Originally Posted by chanwmr
A child younger than 6 or 7 generally has a tendency to sit in the back seat -- way back. One cannot effectively edge until the weight is shifted forward out of that position.
I'm by no means a kids expert, but if this is true, it's the instructors fault (if they are in a lesson). I've seen plenty of young kids (6-) that are in perfectly balanced stance. And yes, children have larger heads in proportion to their bodies than adults do, and this will cause some movement to the back seat, but it doesn't have to.
In addition to the COM, a few other reasons kids move to the back seat are:
1). They are on terrain that's too steep for them.
2). Their equipment is improperly balanced for them.
3). We fail to reenforce proper stance and balance.
We can change 1 and 3 and they are definitely related. If we teach our younger students to glide, and how to control their speed by making turn (and not a wedge), there is much less temptation to get into a defensive power wedge. In fact this is a position I try to teach only to stop.
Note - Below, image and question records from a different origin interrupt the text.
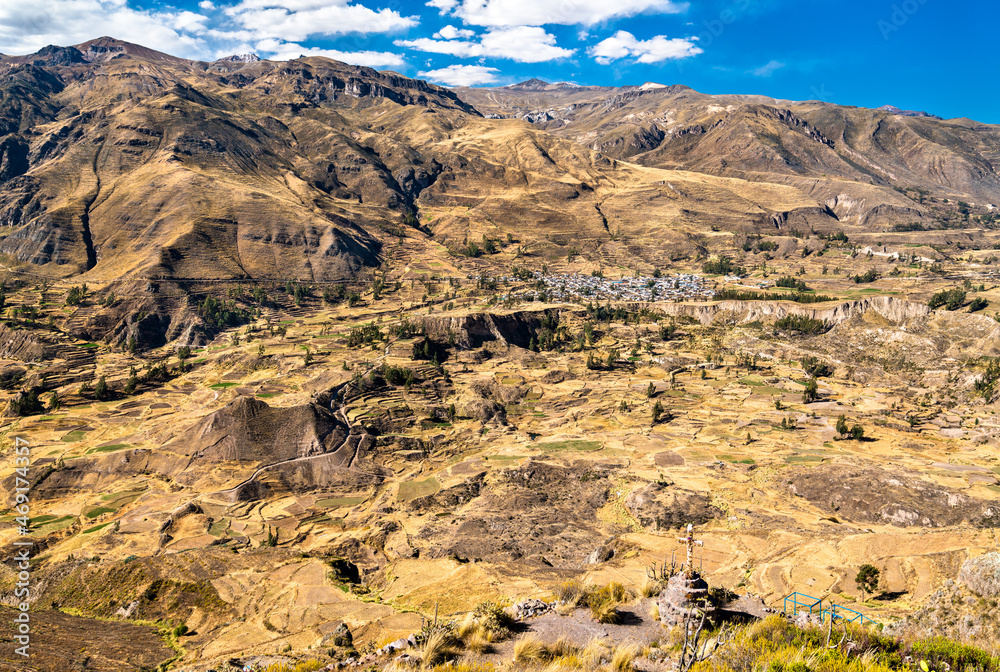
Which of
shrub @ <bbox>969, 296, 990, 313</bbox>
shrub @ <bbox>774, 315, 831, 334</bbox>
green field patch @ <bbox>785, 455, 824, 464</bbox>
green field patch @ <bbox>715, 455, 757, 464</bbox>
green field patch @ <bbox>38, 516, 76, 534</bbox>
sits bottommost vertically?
green field patch @ <bbox>38, 516, 76, 534</bbox>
However, many of our students are excellent scientists and discover this position on their own. If I'm with a group of kids that starts to power wedge, it's time to traverse (or do something else). If you keep it relatively flat, 1 and 3 won't be a problem. It can create a bit of a misunderstand with the parents at first (most of whom equate how good we are by where we go irregardless of HOW we ski it...), but if you explain WHY we stayed on easy greens all day and when they see their kids rail their skis, it's all good.
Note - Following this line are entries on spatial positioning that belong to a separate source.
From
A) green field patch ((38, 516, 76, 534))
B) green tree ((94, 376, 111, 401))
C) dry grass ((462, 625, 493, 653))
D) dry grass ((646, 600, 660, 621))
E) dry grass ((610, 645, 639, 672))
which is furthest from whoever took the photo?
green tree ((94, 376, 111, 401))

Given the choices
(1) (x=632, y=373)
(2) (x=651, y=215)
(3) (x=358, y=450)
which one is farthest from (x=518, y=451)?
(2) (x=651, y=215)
There's not too much we can do about #2 except talk to mom and dad. Quite frequently kids get boots that are either too stiff or too soft. Both of these can have detrimental effects on their stance. Boots that are too stiff cause our little guys to break at the waist to lever the front on the ski. Boot that are too soft (esp rear entry boots for kids) often fail to give rearward support, where their butt dumps out the back and again a break at the waist to balance things out. This is much more common. I've seen too many instructors simply ignore the obvious fact that their students are in the trunk. If you see somebody back their, gently remind them where we should stand. (Squish the bugs under your toes....) But again, quite often these students are in terrain that is much too steep for their skills.
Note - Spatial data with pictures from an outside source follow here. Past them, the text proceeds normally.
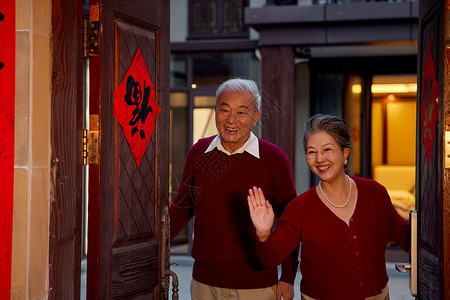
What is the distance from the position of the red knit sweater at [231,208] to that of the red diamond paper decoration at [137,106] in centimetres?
52

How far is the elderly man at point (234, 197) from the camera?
342 cm

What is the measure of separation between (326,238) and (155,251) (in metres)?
0.96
I generally teach adults but due to training session for most of our regular kids instructors I got a group of 4 level 6 kids between 7-10. With proper introduction we focused our edges most of the afternoon. We learned how to engage them to keep up from slipping on steep pitches, how to carve with them on the flats, how to release them to start the turn and how to sideslip (forwards and back). While carving we also talked about how to change the shape of our turns using our edges. Fairly advanced stuff, and they all got the concept and applied it. Kids are smarter than we give them credit for. Keep it fun, keep them engaged, and keep moving!